Réunion du 12 mars 2013 à 16h45
Commission des affaires européennes

Photo issue du site de l'Assemblée nationale ou de WikipediaJacques Myard :

Je vais m'exprimer en mon nom propre, et je tiens d'ailleurs à préciser que je n'ai jamais été cloné ! Je me félicite que cette question vienne en fin en discussion. Lorsqu'on prend les documents produits par le ministère des finances, notamment le programme de stabilité de la France pour 2012-2016, il est écrit noir sur blanc qu'une appréciation de 10 % de l'euro contre toutes les devises conduirait, à taux d'intérêt réel inchangé, à une moindre activité de 0,6 point la première année. Au bout de trois ans, l'impact serait de – 1,2 point sur l'activité. C'est page 41 du programme de stabilité, si je me souviens bien.

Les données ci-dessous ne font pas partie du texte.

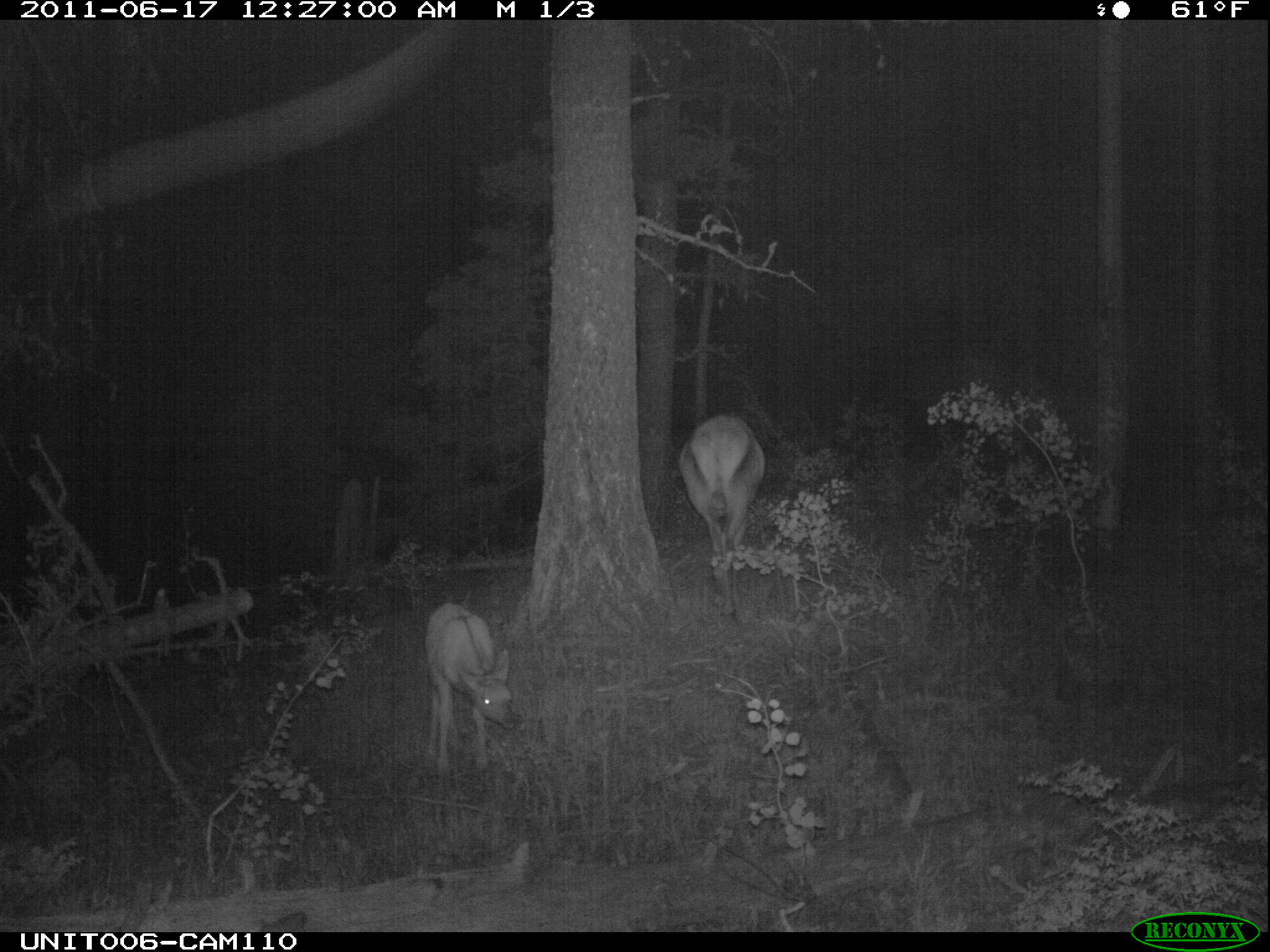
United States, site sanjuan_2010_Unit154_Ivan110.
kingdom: Animalia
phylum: Chordata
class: Mammalia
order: Artiodactyla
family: Cervidae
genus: Cervus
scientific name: Cervus elaphus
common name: red deer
Cervus elaphus (red deer).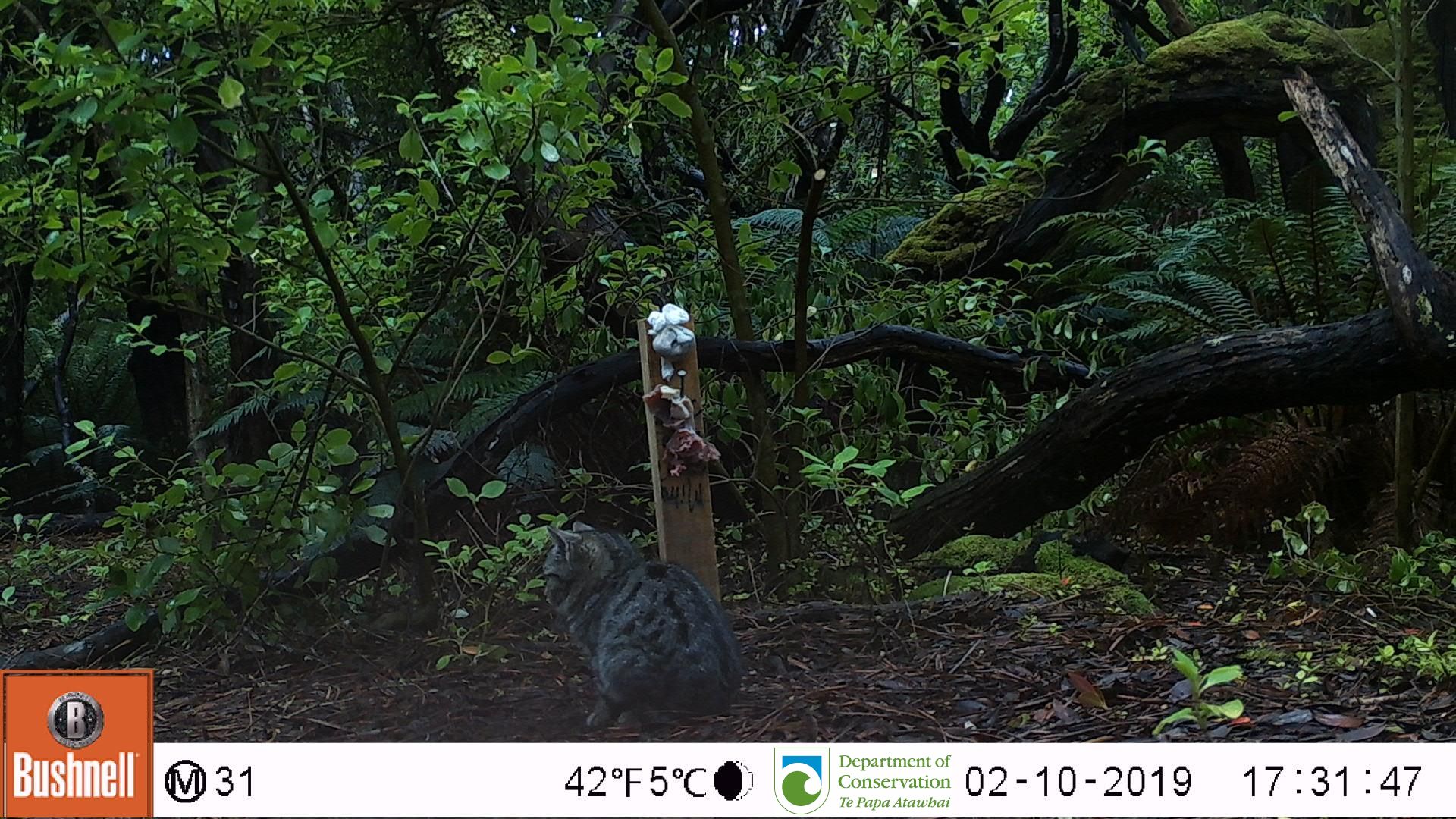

Une monnaie est un instrument qui doit être adapté à l'économie. Il est donc important que le Conseil européen arrête la politique de change. Ce n'est pas de la seule compétence de la Banque centrale européenne, qui ne peut plus dire, comme Jean-Claude Trichet lorsqu'il la gouvernait, « l'euro, c'est moi ».

Il faudrait rajouter un quatrième point dans la proposition de résolution, qui préciserait que le Conseil européen prend ses responsabilités pour adopter un taux de change qui permette la croissance dans tous les pays de la zone euro, et ainsi, la lutte contre le chômage.

Les surplus allemands montrent bien qu'il existe des problèmes d'ajustements monétaires.

Mais, j'approuve la proposition de résolution qui nous est soumise.